### Data section:
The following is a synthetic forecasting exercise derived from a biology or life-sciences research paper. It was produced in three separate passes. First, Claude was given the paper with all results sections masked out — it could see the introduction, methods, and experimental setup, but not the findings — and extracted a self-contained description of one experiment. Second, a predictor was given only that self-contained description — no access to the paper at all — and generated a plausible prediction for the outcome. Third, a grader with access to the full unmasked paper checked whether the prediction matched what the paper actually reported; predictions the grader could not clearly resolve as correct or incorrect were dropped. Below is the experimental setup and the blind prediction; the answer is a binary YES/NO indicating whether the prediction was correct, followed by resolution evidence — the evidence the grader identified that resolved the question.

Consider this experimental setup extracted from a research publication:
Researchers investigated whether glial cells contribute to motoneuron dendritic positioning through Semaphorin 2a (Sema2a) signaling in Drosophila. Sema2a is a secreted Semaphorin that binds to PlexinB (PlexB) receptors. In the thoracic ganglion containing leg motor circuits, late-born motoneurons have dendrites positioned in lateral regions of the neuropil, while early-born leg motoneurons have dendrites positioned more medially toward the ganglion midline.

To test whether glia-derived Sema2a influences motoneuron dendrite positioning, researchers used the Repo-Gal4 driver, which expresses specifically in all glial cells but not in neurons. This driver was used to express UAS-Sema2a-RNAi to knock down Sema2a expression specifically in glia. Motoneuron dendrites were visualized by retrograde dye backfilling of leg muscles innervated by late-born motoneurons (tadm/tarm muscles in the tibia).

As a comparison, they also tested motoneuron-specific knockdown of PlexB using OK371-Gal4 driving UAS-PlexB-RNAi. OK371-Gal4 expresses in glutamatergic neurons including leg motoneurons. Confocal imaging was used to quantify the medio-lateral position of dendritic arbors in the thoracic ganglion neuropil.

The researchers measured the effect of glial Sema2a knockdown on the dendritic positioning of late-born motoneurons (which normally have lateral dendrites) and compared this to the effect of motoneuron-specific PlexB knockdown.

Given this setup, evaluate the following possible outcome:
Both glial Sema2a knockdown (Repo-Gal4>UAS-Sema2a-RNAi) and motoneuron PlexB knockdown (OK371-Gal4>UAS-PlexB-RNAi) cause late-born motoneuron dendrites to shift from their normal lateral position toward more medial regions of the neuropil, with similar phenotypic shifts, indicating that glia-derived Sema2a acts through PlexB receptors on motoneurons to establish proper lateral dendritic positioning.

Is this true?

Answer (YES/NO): YES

### Brief:
Please output the entries above, every line exactly as it reads.

### Result for this task:
The following is a synthetic forecasting exercise derived from a biology or life-sciences research paper. It was produced in three separate passes. First, Claude was given the paper with all results sections masked out — it could see the introduction, methods, and experimental setup, but not the findings — and extracted a self-contained description of one experiment. Second, a predictor was given only that self-contained description — no access to the paper at all — and generated a plausible prediction for the outcome. Third, a grader with access to the full unmasked paper checked whether the prediction matched what the paper actually reported; predictions the grader could not clearly resolve as correct or incorrect were dropped. Below is the experimental setup and the blind prediction; the answer is a binary YES/NO indicating whether the prediction was correct, followed by resolution evidence — the evidence the grader identified that resolved the question.

Consider this experimental setup extracted from a research publication:
Researchers investigated whether glial cells contribute to motoneuron dendritic positioning through Semaphorin 2a (Sema2a) signaling in Drosophila. Sema2a is a secreted Semaphorin that binds to PlexinB (PlexB) receptors. In the thoracic ganglion containing leg motor circuits, late-born motoneurons have dendrites positioned in lateral regions of the neuropil, while early-born leg motoneurons have dendrites positioned more medially toward the ganglion midline.

To test whether glia-derived Sema2a influences motoneuron dendrite positioning, researchers used the Repo-Gal4 driver, which expresses specifically in all glial cells but not in neurons. This driver was used to express UAS-Sema2a-RNAi to knock down Sema2a expression specifically in glia. Motoneuron dendrites were visualized by retrograde dye backfilling of leg muscles innervated by late-born motoneurons (tadm/tarm muscles in the tibia).

As a comparison, they also tested motoneuron-specific knockdown of PlexB using OK371-Gal4 driving UAS-PlexB-RNAi. OK371-Gal4 expresses in glutamatergic neurons including leg motoneurons. Confocal imaging was used to quantify the medio-lateral position of dendritic arbors in the thoracic ganglion neuropil.

The researchers measured the effect of glial Sema2a knockdown on the dendritic positioning of late-born motoneurons (which normally have lateral dendrites) and compared this to the effect of motoneuron-specific PlexB knockdown.

Given this setup, evaluate the following possible outcome:
Both glial Sema2a knockdown (Repo-Gal4>UAS-Sema2a-RNAi) and motoneuron PlexB knockdown (OK371-Gal4>UAS-PlexB-RNAi) cause late-born motoneuron dendrites to shift from their normal lateral position toward more medial regions of the neuropil, with similar phenotypic shifts, indicating that glia-derived Sema2a acts through PlexB receptors on motoneurons to establish proper lateral dendritic positioning.

Is this true?

Answer (YES/NO): YES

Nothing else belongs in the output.